__TASK REQUIREMENTS__. Only the records, exactly as written, belong in the answer; pictures do not.

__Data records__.

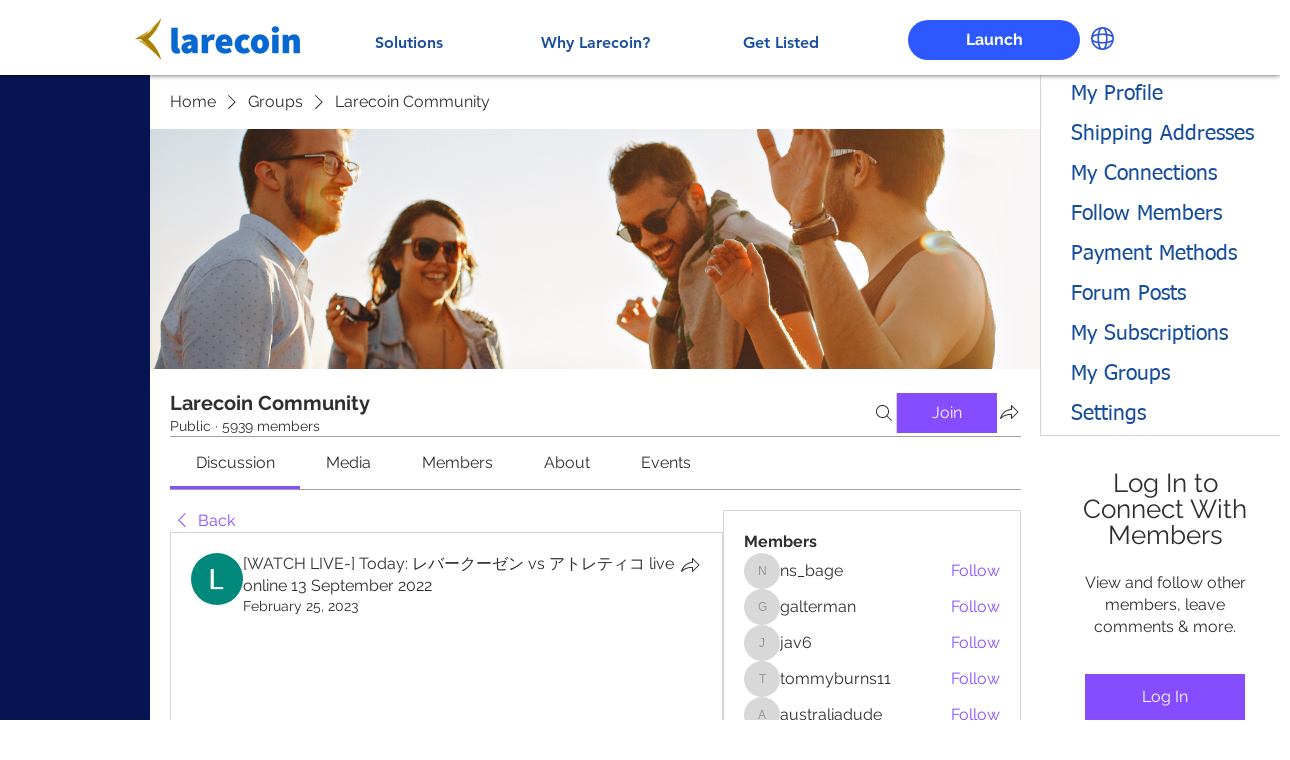

--- FILE ---
content_type: text/javascript; charset=utf-8
request_url: https://d.bablic.com/snippet/623a8a35c4c5800001082c6c.js?version=3.9
body_size: -53
content:
// Error: conf file does not have enough elements for site: 623a8a35c4c5800001082c6c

__SOLUTION__.
--- FILE ---
content_type: text/javascript; charset=utf-8
request_url: https://d.bablic.com/snippet/623a8a35c4c5800001082c6c.js?version=3.9
body_size: -53
content:
// Error: conf file does not have enough elements for site: 623a8a35c4c5800001082c6c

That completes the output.